### Task to carry out
Pull out the lines of the records running from the line with "What amount of" to the line with "2131 centimetres", and reproduce them unchanged.

[A block of data]
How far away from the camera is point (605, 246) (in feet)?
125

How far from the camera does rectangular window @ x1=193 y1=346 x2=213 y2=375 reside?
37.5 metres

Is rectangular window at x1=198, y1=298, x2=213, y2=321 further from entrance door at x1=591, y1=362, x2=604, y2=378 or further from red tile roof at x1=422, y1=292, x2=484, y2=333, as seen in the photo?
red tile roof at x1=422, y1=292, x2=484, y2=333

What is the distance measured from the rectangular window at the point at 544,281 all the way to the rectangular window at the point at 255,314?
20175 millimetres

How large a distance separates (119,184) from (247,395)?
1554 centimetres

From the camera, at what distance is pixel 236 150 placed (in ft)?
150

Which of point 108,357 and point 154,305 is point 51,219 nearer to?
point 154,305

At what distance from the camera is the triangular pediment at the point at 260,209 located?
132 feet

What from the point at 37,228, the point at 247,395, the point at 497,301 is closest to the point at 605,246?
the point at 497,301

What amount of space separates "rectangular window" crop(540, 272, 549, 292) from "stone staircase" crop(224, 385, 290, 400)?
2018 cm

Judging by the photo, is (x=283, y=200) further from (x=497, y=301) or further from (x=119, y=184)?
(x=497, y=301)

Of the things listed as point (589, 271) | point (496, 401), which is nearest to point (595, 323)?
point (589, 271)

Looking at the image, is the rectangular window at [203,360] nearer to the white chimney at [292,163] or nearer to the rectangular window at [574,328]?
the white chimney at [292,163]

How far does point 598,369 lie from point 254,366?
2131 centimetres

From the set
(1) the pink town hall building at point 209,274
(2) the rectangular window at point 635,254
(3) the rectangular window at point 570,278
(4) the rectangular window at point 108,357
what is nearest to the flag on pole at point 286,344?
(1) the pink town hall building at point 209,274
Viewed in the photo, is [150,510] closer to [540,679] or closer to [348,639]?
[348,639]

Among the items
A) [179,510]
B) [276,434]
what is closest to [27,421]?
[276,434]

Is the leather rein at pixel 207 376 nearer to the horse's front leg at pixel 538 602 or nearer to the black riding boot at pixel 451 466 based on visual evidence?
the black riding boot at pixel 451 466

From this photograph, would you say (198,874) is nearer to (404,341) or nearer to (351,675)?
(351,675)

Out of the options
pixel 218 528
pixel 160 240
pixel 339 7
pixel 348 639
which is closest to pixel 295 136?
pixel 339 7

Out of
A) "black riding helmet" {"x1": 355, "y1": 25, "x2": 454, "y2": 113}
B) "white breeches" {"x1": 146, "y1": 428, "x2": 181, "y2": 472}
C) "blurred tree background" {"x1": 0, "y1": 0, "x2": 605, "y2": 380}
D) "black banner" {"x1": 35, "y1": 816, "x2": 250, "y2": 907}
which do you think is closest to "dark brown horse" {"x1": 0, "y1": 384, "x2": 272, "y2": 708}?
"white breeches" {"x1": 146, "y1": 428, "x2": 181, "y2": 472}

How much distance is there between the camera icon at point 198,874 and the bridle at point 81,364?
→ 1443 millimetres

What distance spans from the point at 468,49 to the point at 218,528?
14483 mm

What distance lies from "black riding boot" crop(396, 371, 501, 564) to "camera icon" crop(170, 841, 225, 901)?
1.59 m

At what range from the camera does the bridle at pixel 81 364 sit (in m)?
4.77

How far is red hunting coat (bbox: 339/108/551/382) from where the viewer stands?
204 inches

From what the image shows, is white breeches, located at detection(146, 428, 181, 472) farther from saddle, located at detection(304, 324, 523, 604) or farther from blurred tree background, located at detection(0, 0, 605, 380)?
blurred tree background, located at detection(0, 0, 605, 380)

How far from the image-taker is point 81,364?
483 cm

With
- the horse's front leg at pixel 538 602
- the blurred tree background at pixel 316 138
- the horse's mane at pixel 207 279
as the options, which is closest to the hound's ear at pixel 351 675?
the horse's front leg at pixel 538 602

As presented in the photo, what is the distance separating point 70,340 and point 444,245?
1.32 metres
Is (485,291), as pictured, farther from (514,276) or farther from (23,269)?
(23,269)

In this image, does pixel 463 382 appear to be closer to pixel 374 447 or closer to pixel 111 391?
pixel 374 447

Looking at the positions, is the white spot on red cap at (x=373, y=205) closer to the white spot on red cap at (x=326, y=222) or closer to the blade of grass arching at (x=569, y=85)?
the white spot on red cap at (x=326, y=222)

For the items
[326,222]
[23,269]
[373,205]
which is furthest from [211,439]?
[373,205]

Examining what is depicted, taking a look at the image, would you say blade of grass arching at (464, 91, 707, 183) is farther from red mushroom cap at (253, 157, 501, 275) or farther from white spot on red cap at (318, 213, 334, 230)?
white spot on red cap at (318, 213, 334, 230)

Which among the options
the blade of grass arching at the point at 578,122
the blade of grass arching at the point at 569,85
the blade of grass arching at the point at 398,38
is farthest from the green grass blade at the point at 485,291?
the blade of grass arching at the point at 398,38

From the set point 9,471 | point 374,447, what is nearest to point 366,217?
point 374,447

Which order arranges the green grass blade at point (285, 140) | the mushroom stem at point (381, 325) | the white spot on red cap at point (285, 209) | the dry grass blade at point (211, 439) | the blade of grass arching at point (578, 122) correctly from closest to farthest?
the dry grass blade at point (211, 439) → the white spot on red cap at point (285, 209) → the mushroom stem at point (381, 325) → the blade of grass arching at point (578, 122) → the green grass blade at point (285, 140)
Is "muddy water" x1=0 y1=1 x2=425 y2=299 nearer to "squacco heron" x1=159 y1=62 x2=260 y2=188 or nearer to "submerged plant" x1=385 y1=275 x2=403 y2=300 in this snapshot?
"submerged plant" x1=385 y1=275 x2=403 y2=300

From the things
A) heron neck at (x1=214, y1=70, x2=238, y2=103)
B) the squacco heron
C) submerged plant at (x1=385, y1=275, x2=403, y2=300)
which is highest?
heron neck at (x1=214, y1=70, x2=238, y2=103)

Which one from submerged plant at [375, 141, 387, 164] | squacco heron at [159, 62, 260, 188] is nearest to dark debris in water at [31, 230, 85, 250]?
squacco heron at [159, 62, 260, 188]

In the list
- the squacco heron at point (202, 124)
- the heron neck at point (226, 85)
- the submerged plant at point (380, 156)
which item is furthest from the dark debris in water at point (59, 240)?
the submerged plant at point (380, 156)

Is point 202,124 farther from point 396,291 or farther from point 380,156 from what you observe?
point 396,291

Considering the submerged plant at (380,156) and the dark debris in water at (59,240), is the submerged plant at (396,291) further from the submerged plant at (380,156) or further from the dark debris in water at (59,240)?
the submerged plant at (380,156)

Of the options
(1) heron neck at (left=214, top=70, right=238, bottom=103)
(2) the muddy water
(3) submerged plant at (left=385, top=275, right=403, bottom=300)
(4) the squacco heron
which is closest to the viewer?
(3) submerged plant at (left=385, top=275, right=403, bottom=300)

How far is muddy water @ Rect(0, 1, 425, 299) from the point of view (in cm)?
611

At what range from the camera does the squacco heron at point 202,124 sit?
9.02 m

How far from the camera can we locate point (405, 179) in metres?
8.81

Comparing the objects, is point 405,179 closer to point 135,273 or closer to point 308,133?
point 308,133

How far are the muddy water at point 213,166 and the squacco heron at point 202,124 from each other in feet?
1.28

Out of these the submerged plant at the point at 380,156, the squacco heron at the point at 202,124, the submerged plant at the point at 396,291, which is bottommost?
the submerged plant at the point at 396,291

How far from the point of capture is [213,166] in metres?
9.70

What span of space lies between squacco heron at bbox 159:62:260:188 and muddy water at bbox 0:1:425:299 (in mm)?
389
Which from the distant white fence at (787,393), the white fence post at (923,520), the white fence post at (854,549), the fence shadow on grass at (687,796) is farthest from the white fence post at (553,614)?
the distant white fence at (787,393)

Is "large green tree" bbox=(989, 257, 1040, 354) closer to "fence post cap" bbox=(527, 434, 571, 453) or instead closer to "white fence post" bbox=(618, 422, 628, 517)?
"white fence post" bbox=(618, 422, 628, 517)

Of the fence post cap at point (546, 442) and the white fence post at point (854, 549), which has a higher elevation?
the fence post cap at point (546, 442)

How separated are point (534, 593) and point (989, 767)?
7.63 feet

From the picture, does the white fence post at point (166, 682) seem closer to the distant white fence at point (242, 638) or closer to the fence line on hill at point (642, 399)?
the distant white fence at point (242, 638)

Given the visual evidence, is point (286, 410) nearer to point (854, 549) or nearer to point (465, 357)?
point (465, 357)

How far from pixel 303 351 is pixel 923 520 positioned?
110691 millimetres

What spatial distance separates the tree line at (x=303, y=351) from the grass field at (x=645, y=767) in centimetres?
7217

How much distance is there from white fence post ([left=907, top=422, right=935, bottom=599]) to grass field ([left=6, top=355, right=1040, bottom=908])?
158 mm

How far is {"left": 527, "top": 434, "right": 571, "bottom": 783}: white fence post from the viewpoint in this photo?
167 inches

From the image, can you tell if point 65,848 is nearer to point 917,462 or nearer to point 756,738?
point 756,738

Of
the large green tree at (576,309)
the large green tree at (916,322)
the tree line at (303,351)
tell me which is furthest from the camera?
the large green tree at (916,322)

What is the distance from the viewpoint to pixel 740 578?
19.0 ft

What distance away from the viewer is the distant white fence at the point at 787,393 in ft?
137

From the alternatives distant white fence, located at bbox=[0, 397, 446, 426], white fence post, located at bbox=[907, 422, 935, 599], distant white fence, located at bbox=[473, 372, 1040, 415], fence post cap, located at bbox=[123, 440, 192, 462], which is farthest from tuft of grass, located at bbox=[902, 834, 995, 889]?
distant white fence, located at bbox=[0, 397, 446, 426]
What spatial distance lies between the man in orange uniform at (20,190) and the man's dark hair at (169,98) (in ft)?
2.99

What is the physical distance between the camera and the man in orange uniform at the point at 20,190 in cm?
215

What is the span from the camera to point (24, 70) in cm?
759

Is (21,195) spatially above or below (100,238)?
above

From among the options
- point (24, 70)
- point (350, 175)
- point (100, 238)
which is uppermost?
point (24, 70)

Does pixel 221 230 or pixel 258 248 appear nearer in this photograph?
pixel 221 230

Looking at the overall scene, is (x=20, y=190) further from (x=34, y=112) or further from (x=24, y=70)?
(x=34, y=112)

### In response
What amount of space separates "rectangular window" crop(540, 272, 549, 292) from "stone staircase" crop(224, 385, 290, 400)?
2018 cm

Judging by the photo, is (x=283, y=200) further from (x=497, y=301) or further from (x=119, y=184)?
(x=497, y=301)

Of the things listed as point (589, 271) | point (496, 401), which is nearest to point (595, 323)?
point (589, 271)

Looking at the image, is the rectangular window at [203,360] nearer to the white chimney at [292,163] or nearer to the rectangular window at [574,328]?
the white chimney at [292,163]

How far does point 598,369 lie from point 254,366?
2131 centimetres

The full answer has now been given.